Got Salary Envy?
Find out how your compensation compares to your colleagues’ in the 2008 Book Business Salary Guide.
It has been another year of increasing challenges and opportunities for book publishing executives as manufacturing and distribution costs escalate, and the media landscape shifts and shimmies before our very eyes. As costs continue their steep incline and new opportunities on the digital horizon demand more and more attention, many of you have been increasingly tasked with wearing additional hats—whether you’re the president, the head of operations or manufacturing, the production director, marketing director, or just about any other position. While publishing has never been a cakewalk (for most, anyway), it seems that now is a time when you certainly need to earn your keep. And, many of you may wonder—now, more than ever—“Should I be paid more for my hard work?” Maybe you’re wondering, “Am I paying my best production manager a competitive salary (in this region of the country) for all this work?” or “What kind of raises are the norm in the industry right now?”
Book Business’ second annual Book Industry Salary Guide, conducted by independent research organization Readex Research, will help you find answers to those questions and many more.

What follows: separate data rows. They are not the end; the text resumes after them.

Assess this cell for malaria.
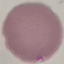
It is uninfected.

Summary:
  - Capture: smartphone through the microscope eyepiece
  - Stain: Giemsa
  - Preparation: thin smear
  - Image type: cell patch, automatically extracted from a larger field of view and resized to 64 × 64 pixels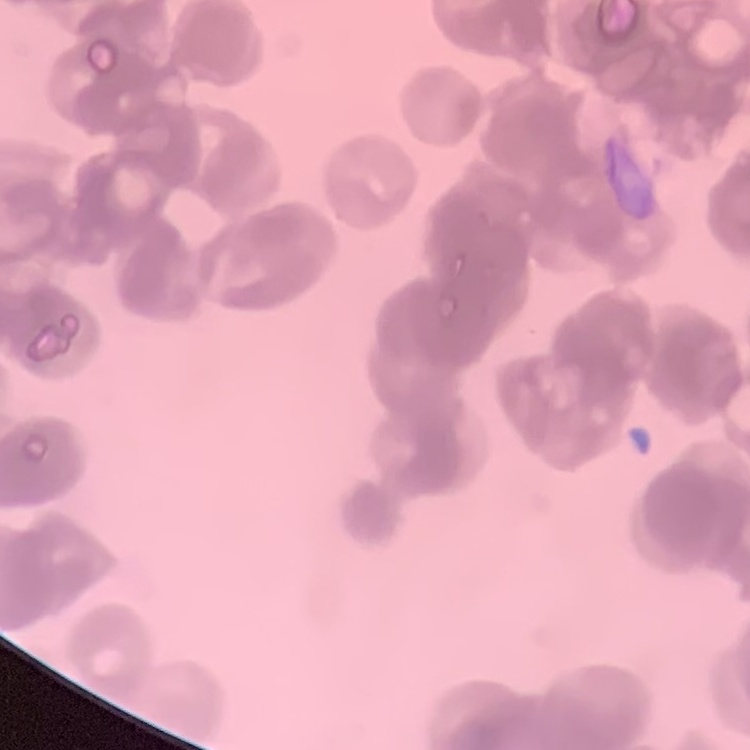
red blood cell morphology = rouleaux formation
image type = one tile cut from a larger photomicrograph
stain = Field's or Giemsa
preparation = thin blood filmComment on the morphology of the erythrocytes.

Gender Gap: Men Still Earn More Than Women
This year’s study shows that men average $100,800 in total annual compensation (base salary plus bonuses and other cash compensation), while women average $70,700. The difference between the two is almost double what last year’s study found: In 2007, the average total annual compensation was $79,200 for men, and $62,800 for women.
Why such an increase this year in the amount men are making over women? Unfortunately, the data can’t answer that, but the increase does prompt a look at who responded to the study both years. More women than men participated this year, while last year, men outnumbered women. This year’s study was comprised of 53-percent women and 46-percent men (one percent did not respond), while last year’s study was comprised of almost the reverse: 46-percent women and 54-percent men.